What worked and what didn’t
Where AI excelled:
- Parsing Jinja and SQL syntax to map logic branches.
- Generating tedious mock data (rows of CSVs) in valid YAML format.
- Identifying edge cases a human might overlook (e.g., "What if this date is null?").
Where humans remain essential:
- Validating the business intent of the logic.
- Ensuring the "expected output" aligns with domain knowledge, not just code patterns.
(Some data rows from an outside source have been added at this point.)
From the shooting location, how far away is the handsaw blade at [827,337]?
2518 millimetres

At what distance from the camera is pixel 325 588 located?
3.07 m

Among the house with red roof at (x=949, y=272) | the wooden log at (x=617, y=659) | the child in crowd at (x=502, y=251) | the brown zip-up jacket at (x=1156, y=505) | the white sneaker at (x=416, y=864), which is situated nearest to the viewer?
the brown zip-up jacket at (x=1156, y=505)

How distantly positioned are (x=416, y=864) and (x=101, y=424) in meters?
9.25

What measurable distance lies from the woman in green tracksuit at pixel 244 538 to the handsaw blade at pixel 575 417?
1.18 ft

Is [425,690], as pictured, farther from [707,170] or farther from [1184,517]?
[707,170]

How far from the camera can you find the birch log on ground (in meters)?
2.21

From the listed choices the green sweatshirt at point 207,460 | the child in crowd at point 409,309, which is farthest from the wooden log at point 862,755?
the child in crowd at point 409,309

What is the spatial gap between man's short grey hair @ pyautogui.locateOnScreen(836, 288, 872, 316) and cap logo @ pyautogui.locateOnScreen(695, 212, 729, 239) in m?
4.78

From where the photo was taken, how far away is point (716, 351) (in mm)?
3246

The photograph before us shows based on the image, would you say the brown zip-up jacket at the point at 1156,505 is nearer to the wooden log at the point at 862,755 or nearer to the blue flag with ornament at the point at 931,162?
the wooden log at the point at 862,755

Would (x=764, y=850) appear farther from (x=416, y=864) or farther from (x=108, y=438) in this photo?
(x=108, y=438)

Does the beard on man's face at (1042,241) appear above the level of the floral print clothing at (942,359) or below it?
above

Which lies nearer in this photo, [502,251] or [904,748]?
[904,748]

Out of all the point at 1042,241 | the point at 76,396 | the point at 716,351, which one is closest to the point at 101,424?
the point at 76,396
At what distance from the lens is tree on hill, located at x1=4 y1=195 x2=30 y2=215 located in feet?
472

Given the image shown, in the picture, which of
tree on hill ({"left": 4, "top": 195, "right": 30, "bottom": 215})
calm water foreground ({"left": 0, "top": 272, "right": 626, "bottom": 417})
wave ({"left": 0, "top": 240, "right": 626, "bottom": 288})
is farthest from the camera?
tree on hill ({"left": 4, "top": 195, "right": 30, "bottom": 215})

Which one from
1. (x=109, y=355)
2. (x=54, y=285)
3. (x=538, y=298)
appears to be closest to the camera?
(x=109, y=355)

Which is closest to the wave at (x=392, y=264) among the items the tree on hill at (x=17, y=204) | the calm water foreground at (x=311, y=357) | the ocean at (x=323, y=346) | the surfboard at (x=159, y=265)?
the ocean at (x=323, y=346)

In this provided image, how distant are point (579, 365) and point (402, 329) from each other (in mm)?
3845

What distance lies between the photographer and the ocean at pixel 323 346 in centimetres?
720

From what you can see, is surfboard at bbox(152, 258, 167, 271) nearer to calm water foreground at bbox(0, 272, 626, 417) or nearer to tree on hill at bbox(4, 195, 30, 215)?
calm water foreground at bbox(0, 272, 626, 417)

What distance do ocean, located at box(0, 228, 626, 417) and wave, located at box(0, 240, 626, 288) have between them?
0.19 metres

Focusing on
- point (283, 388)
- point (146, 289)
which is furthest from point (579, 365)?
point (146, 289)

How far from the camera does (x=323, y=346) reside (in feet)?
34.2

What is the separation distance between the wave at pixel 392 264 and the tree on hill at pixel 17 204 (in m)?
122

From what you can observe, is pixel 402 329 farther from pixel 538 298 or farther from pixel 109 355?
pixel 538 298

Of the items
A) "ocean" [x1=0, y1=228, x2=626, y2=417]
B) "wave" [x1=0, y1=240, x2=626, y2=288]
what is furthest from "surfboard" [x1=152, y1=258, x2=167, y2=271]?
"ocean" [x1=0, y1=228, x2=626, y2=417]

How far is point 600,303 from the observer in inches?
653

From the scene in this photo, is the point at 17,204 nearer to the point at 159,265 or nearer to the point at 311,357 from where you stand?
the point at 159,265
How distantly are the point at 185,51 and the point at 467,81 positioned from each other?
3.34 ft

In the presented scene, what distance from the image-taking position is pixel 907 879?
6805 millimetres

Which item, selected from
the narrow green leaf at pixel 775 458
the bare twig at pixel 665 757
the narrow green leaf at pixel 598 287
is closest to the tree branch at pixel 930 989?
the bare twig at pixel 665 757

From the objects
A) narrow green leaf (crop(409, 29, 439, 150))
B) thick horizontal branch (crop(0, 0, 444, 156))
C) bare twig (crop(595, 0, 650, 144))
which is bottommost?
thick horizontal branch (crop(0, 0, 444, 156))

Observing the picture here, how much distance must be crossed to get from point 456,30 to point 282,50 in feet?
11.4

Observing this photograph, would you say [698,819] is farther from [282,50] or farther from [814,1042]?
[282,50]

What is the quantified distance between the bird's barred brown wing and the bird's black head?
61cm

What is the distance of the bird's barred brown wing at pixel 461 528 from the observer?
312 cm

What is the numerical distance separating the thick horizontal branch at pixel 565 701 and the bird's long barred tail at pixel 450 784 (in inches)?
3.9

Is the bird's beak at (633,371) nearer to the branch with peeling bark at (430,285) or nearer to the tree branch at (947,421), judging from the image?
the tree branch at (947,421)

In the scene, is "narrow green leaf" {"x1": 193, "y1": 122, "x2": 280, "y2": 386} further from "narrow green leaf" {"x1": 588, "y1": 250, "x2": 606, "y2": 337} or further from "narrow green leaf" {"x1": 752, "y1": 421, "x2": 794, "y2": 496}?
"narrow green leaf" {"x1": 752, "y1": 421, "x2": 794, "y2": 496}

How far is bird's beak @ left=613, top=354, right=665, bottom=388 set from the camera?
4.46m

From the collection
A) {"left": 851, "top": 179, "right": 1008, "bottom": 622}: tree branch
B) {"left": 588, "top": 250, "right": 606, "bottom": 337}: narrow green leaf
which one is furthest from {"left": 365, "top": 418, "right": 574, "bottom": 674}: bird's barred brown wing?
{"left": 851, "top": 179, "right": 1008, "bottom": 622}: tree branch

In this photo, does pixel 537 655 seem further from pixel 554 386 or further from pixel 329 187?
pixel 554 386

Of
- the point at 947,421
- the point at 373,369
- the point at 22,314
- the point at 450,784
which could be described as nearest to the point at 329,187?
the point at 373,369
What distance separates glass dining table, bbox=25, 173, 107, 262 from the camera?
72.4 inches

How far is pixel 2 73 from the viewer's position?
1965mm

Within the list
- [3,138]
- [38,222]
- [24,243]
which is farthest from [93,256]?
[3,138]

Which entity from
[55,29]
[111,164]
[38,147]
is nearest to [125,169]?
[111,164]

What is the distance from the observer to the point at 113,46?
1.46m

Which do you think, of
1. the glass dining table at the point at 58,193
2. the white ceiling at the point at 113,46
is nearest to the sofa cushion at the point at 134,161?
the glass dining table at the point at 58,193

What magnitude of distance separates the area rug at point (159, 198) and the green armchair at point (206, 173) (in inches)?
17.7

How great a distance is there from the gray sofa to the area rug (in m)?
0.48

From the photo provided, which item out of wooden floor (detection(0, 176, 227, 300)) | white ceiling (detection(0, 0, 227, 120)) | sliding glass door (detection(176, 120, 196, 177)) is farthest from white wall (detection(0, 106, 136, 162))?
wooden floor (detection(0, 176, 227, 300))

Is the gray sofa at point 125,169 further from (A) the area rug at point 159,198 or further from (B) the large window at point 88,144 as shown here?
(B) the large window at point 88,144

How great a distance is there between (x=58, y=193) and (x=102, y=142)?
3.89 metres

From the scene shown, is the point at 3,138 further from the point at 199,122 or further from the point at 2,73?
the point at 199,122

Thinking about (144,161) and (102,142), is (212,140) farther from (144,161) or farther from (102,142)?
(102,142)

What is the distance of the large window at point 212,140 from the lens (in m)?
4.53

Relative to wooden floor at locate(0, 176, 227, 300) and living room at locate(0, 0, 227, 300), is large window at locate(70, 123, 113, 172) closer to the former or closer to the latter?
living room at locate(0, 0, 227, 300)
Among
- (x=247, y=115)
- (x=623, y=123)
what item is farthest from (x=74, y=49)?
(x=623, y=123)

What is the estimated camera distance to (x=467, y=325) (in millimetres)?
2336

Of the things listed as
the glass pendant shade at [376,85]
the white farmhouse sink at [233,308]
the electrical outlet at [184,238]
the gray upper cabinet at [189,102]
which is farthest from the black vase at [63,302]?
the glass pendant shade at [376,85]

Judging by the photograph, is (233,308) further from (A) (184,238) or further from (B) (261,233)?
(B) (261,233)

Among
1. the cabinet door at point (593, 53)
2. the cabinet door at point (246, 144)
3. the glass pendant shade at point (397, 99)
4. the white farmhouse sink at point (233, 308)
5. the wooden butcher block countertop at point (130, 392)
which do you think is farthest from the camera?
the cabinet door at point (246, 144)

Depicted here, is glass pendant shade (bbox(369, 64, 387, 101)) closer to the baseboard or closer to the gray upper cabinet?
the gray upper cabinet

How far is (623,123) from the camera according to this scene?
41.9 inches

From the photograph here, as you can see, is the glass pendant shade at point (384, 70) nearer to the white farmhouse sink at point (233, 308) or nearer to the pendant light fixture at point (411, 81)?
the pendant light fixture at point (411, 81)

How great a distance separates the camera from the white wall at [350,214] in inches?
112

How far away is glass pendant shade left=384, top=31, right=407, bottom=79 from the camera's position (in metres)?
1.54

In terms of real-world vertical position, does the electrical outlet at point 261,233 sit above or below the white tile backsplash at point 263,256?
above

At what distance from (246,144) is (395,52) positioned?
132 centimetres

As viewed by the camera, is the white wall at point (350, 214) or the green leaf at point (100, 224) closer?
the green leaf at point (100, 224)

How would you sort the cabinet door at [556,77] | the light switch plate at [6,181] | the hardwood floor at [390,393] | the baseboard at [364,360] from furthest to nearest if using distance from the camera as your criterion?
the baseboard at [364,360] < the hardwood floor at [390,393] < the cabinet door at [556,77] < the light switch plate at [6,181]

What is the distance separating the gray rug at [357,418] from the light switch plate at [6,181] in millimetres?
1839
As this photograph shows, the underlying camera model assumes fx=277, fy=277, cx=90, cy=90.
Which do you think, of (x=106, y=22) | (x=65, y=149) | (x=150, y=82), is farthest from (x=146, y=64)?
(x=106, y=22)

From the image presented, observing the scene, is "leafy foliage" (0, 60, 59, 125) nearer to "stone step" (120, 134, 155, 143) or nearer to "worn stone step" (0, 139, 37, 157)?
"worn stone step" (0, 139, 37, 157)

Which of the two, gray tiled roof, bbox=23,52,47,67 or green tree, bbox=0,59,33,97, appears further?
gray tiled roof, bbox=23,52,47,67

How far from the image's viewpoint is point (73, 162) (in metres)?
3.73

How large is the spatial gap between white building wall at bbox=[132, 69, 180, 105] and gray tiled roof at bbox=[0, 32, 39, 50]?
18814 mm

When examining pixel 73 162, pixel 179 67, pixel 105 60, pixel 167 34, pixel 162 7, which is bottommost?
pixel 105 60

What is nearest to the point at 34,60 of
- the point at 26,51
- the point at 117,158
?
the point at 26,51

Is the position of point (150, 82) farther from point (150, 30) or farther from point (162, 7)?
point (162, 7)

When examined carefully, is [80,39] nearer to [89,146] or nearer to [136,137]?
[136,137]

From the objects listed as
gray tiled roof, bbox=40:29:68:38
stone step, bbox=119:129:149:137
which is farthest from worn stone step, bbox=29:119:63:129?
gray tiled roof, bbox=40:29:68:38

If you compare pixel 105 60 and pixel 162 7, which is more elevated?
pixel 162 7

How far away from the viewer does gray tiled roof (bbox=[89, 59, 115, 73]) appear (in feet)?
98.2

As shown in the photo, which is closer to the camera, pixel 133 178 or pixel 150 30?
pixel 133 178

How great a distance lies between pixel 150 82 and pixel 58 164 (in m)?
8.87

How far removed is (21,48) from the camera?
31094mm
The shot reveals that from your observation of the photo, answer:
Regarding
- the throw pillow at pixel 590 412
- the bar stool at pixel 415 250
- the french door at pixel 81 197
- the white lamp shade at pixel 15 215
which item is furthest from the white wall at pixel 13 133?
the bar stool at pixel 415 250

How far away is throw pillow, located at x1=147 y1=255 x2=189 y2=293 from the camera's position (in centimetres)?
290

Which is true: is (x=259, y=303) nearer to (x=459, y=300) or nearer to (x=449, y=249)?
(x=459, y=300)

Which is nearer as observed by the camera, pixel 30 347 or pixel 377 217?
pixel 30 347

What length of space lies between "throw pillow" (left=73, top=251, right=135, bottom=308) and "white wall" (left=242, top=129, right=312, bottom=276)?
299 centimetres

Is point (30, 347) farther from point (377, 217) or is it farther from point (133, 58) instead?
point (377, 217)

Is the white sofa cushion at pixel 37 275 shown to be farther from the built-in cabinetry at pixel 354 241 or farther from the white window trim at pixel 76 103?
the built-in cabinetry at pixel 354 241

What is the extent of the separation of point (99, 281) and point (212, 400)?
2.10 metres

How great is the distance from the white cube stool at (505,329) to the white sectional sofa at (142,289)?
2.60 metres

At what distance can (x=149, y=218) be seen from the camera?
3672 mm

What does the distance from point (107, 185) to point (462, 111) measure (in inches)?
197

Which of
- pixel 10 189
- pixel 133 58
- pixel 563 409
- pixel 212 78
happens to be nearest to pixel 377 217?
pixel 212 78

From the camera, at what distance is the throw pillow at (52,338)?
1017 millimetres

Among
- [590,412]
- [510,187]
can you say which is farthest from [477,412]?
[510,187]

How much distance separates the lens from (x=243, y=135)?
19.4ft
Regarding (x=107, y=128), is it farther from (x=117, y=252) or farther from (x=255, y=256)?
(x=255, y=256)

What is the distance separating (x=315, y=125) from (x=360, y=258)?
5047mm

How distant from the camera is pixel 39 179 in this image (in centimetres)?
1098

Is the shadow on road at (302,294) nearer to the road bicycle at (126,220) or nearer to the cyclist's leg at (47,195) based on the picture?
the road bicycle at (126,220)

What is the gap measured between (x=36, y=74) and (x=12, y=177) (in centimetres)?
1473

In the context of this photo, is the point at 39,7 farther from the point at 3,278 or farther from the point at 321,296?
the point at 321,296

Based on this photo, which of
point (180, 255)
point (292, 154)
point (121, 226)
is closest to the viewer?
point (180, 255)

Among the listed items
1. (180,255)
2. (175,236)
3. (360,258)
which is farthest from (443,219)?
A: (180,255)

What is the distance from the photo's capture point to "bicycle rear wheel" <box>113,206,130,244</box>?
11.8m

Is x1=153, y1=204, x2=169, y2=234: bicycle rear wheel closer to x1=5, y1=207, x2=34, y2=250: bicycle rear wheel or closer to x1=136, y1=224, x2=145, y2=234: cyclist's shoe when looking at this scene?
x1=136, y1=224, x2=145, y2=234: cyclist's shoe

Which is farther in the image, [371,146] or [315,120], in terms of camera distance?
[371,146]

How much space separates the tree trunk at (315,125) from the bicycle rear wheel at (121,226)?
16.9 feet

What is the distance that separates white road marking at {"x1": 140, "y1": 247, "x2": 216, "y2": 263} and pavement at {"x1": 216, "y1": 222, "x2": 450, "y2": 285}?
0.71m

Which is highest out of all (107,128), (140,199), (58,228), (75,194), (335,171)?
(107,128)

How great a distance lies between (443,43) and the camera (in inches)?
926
Industry relevance and adoption potential
The challenges addressed by this framework are not unique to a single organization. Many data teams struggle with:
- Low adoption of unit testing
- High manual effort
- Inconsistent data validation practices
This framework provides a reusable and scalable approach that can be applied across dbt projects and analytics engineering teams.
Looking ahead: From a win to a workflow
This initiative began as a focused experiment but has evolved into a repeatable pattern for integrating AI into analytics engineering workflows.
Future directions include:
- Integrating test generation into CI/CD pipelines
- Generating tests from business requirements (e.g., Jira tickets)
- Expanding the framework to other areas of data engineering
Conclusion
AI does not need to be complex to be impactful.
By addressing a specific bottleneck—unit test creation in dbt—this framework demonstrates how targeted AI applications can deliver measurable improvements in productivity, reliability, and scalability.
The broader takeaway:
“Identify one friction point in your workflow—and use AI to systematically eliminate it.”